Japanese Fairy Tales
Region: East Asia, Japan
Author: Folktales in English rendition and retelling by Yei Theodora Ozaki
Original Language: Japanese
Translator: Yei Theodora Ozaki
Character: Princess Moonlight
Descriptors: animals; emperors; goblins; knights; ogres; princes; princesses; sea monsters
Age: 12 + years old
Japanese Fairy Tales is a collection of 22 Japanese fairy tales translated and compiled by Yei Theodora Ozaki in 1908. Found in this collection are traditional Japanese fairy tales and some classic stories, such as “The Bamboo-cutter and the Moon-child.” This charming story is about an elderly bamboo-cutter who finds a tiny, glowing girl sleeping inside of bamboo. The man brings her home and raises her as his own daughter and names her Princess Moonlight. She grows up to be a beautiful and kind young woman who is loved by everyone. Five knights try to win her hand in marriage, but not wanting to get married, she tricks them by sending them on impossible missions to gather five legendary items: a stone bowl that once belonged to Buddha, a branch from the tree on top of the Mountain of Horai, skin from the fire-rat, a stone front the head of a dragon, and a shell from the stomach of the swallow. It is then revealed that Princess Moonlight is from the moon and was sent to Earth as a temporary punishment. Despite wanting to stay with the bamboo-cutter, she is taken back to the moon upon a chariot. The stories in Japanese Fairy Tales are not literal translations of the original Japanese folktales. Ozaki mentions in the preface that she added “touches of local color or description” and details from other versions of these tales to make the stories more interesting and accessible for Western audiences. While there is a mention in the preface that her original collection had illustrations, there are not any included within this copy. The entire collection consists of text and small print, which younger audiences may have a hard time engaging with. Furthermore, these stories contain many Japanese cultural references that may need to be explained to children from Western audiences. This copy incorporates Japanese vocabulary into the text and is followed by an English translation of the word in parenthesis. Based on the fact that this collection is very text-heavy, contains complex vocabulary and sentence structures, and has some mature content, it is most suitable for children 12 years and older.
More About This Book
Reviewed: print book by Praeteritus Books (2017). ISBN: 9781975654634. 166 p.

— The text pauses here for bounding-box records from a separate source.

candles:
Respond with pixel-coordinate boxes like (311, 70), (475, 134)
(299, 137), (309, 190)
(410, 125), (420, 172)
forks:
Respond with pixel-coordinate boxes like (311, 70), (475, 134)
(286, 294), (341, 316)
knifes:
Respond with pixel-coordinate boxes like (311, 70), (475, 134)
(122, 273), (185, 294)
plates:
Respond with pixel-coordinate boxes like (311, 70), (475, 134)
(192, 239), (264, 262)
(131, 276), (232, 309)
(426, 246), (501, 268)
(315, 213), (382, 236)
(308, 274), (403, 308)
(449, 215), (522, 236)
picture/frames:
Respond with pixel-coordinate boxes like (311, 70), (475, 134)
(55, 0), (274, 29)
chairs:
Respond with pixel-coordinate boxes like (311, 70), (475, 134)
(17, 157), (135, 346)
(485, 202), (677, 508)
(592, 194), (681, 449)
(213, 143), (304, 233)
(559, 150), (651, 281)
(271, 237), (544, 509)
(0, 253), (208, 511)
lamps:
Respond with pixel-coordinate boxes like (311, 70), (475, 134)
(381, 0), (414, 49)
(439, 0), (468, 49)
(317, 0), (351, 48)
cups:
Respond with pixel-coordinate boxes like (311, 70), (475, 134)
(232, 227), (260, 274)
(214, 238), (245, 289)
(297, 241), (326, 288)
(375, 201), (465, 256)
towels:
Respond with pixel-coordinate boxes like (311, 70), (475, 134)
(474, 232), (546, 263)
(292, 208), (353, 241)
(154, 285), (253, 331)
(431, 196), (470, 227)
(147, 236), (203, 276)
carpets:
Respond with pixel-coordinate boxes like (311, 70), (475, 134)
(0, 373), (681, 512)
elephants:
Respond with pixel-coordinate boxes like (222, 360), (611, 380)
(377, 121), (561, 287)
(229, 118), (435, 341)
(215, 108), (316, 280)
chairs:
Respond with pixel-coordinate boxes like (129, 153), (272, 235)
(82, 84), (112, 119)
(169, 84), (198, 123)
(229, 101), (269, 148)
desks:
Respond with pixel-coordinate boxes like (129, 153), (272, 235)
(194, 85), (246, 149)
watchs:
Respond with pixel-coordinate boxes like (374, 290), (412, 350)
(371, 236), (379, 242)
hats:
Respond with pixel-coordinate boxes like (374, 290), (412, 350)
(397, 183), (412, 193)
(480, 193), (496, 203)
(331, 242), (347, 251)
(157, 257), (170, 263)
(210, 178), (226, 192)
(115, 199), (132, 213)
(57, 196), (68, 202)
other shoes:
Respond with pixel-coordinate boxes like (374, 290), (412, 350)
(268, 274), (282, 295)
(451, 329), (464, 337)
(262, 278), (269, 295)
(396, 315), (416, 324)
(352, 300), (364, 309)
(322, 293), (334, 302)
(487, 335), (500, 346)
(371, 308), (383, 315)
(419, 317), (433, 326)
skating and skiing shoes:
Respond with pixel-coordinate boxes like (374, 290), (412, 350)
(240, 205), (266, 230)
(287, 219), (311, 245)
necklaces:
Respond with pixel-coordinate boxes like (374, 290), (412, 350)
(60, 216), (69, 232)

Notes: Only some of these stories have been read for the purpose of this review.
Content warning: Some of these stories have violent descriptions of death and mentions of cannibalism. One of the stories in the collection, “Momotaro, or the Son of a Peach,” while an important story in Japanese folklore, was used as war propaganda in the Sino-Japanese War, the Russo-Japanese War, and World War II. In this tale, Momotaro goes to fight an “Island of Devils” who are disobeying the emperor. Ozaki’s translation of this tale closely follows the version by Iwaya Sazanami written in 1894, who altered details of the folktale so that the “evil” demons in the story would be recognized as Qing China.